London: Printed by C. Hullmandel for Rodwell & Martin, 1830. Item #05470
One Hundred Fine Hand Colored Lithographs Depicting French Costume Between 1200 and 1715
[LECOMPTE, Hippolyte]. SCHARF, George, artist. Costumes Francais, de 1200 à 1715. London: Printed by C. Hullmandel for Rodwell & Martin, ca. 1830.
Small octavo (5 9/16 x 4 1/4 inches; 142 x 108 mm.). One hundred fine numbered hand colored lithograph plates with legends (including pictorial title-page) drawn on stone by George Scharf. Plates nos. 50 & 52 slightly shorter on lower blank margin.

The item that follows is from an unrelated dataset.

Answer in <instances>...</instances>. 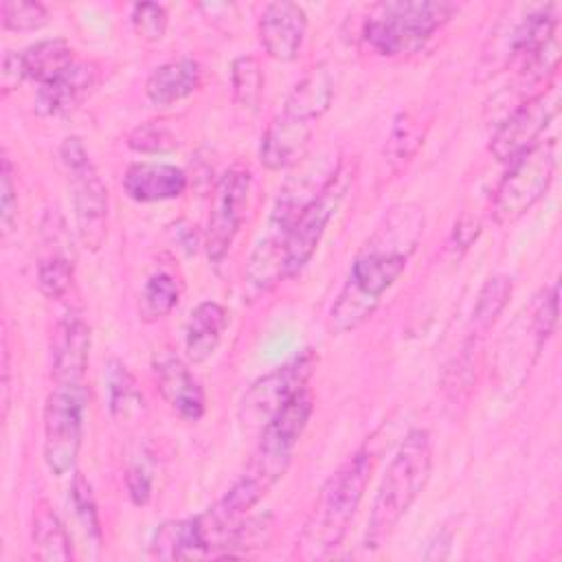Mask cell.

Handsomely bound ca. 1920 by Bayntun of Bath for C.E. Lauriat Co., Boston. Full dark red crushed morocco, covers with gilt-rule border, three gilt dots at corners, blind-tooled lances extending onto boards from raised bands. Spine with five raised bands decoratively paneled and lettered in gilt in compartments, decorative gilt board edges, gilt ruled turn-ins, marbled endpapers, all edges gilt.
A wonderful example of historical French costume with fine hand coloring. The subjects include Joan of Arc, Bloody Mary, Queen of Scots, Ninon de Lenclos, many French kings and queens, courtiers, mistresses, soldiers, knights, politicians and admirals, from five centuries of French history.
According to Hiler, these plates are reduced and reversed copies of those in [Hippolyte Lecomte's] Costumes Civils et Militaires de la Monarchie Française, which was first published in 1820 in four volumes. The present work was published as a single volume and in a smaller format by the renowned London-based printer and lithographer Charles Hullmandel (1789-1850).
According to DNB, "Most of the major improvements made to lithography in Britain in the 1820s and 1830s can be attributed to Hullmandel, and in this period he was also the most prolific printer of pictorial lithographs in the country." In addition to earning his living through printing, Hullmandel also worked with scientists like Michael Faraday in search of new ways to perfect the art of lithography. Images for the present work were actually executed by Hullmandel's friend George Scharf (1788-1860), a Bavarian-born artist who was among the vanguard of lithographers operating in London.
Bobins II, 551; Colas, 1808; Hiler 533 (1820 edition); Lipperheide, 1074 (1820 edition).